Maria Shollenbarger -- Interior Design, 5/1/2008 12:00:00 AM
Firm: Lehrer Architects LA
Site: Los Angeles
Light, space, the outdoors, the value of community. Michael Lehrer puts a great deal of thought into what should be some of architecture's cornerstone tenets—nowhere to better effect than at his firm's own office. Lehrer Architects LA occupies a 1950's warehouse that later served as headquarters for both LA Weekly and a thriving sex-toy distributor before becoming a 7,300-square-foot studio.

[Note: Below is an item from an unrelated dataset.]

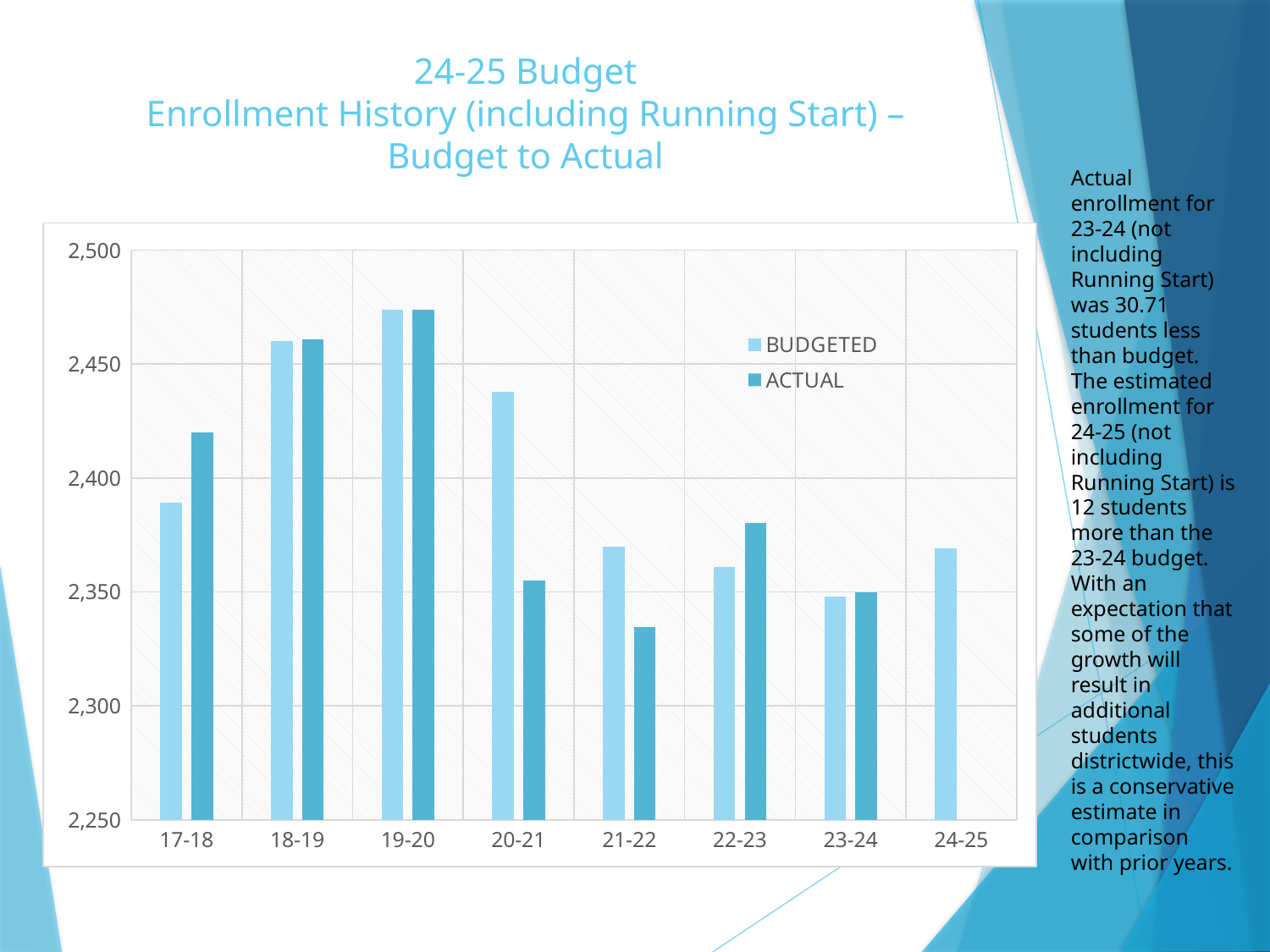
How many school-year categories are shown on the x axis? 8 For 20-21, which is larger, the BUDGETED or the ACTUAL enrollment? BUDGETED Is the ACTUAL value for 17-18 greater or less than 2,400? greater Is the BUDGETED value for 20-21 greater or less than 2,450? less Which school year has the lowest ACTUAL enrollment? 21-22 Which school year on the x axis has no ACTUAL bar? 24-25 Is the ACTUAL value for 21-22 greater or less than 2,350? less For 22-23, which is larger, the BUDGETED or the ACTUAL enrollment? ACTUAL Which school year has the highest BUDGETED enrollment? 19-20 How many series does the legend list? 2 What kind of chart is shown on the slide? bar chart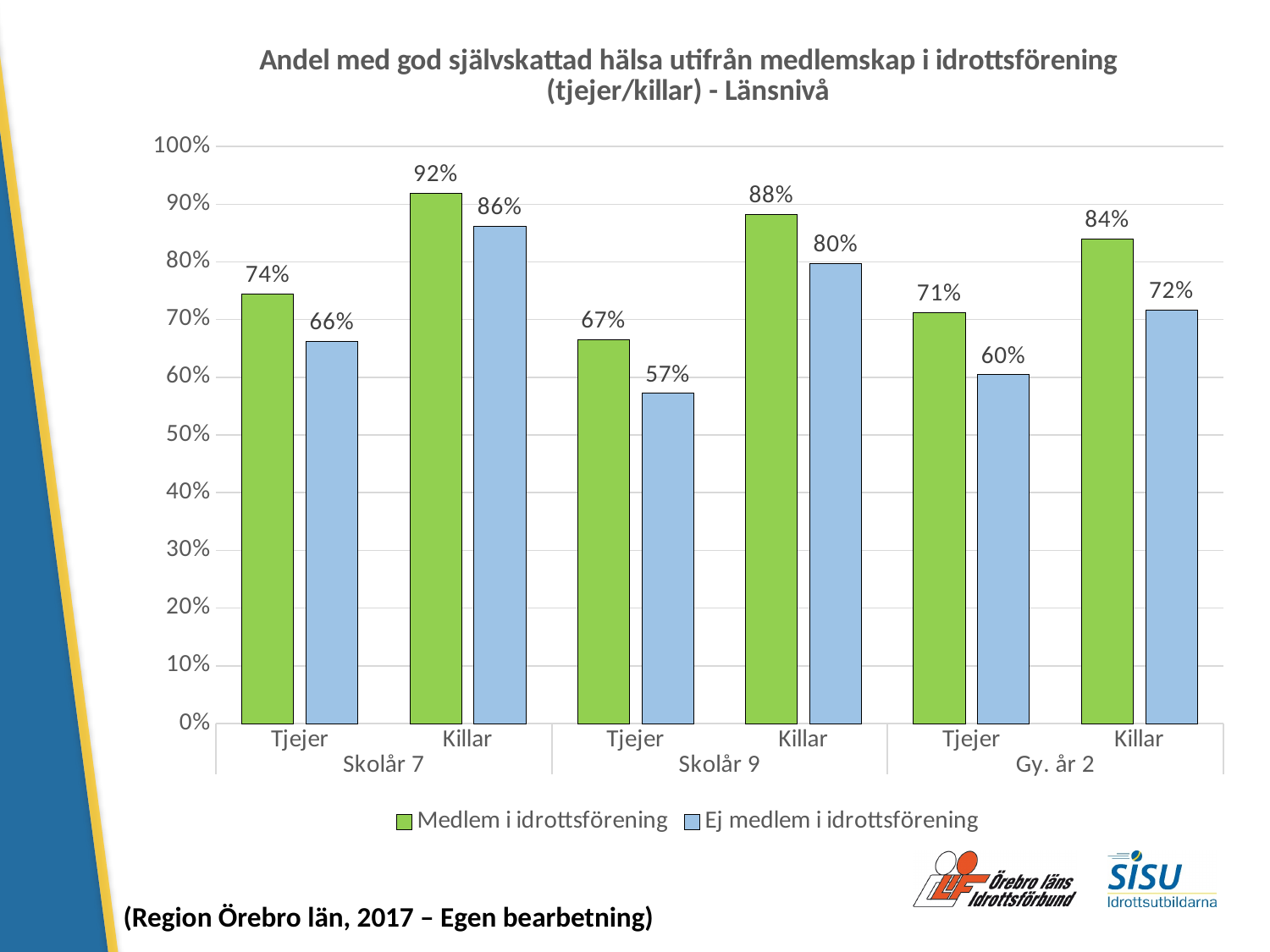
What is the difference between Medlem i idrottsförening and Ej medlem i idrottsförening for Tjejer in Gy. år 2? 11% What is the value for Ej medlem i idrottsförening for Tjejer in Skolår 9? 57% Which category has the highest value for Medlem i idrottsförening? Killar, Skolår 7 Is the value for Medlem i idrottsförening for Tjejer in Skolår 9 greater or less than 70%? less Which is larger: Ej medlem i idrottsförening for Killar in Skolår 9 or Medlem i idrottsförening for Tjejer in Skolår 7? Ej medlem i idrottsförening for Killar in Skolår 9 What is the value for Medlem i idrottsförening for Killar in Skolår 7? 92% How many bars are plotted in the chart? 12 What is the value for Ej medlem i idrottsförening for Killar in Gy. år 2? 72% What kind of chart is shown on the slide? Bar chart Which colour represents Ej medlem i idrottsförening in the chart? Light blue How many series does the legend list? 2 Which category has the lowest value for Ej medlem i idrottsförening? Tjejer, Skolår 9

Start with that light. "It just keeps dancing," Lehrer says. And it's almost entirely natural all morning and afternoon, entering from multiple skylights and reflected back by white furniture and whiter epoxy flooring. Next comes space. "A corner office was a nice idea, but my core values make it critical for me to work alongside my architects," he explains. That's why he sits, like everyone else, at one of the simple tables lined up next to a wall of painted steel shelving. Likewise, the conference area, defined by nothing more than a plywood platform, offers a sense that all work is part of the whole. As for the outdoor connection, it's addressed by two garage doors that are open to a garden nine months a year. "We can watch the light change, the seasons change," he says. "The preschool we can hear over the garden wall, the street traffic—they ground us in our community. After all, that's who we work for."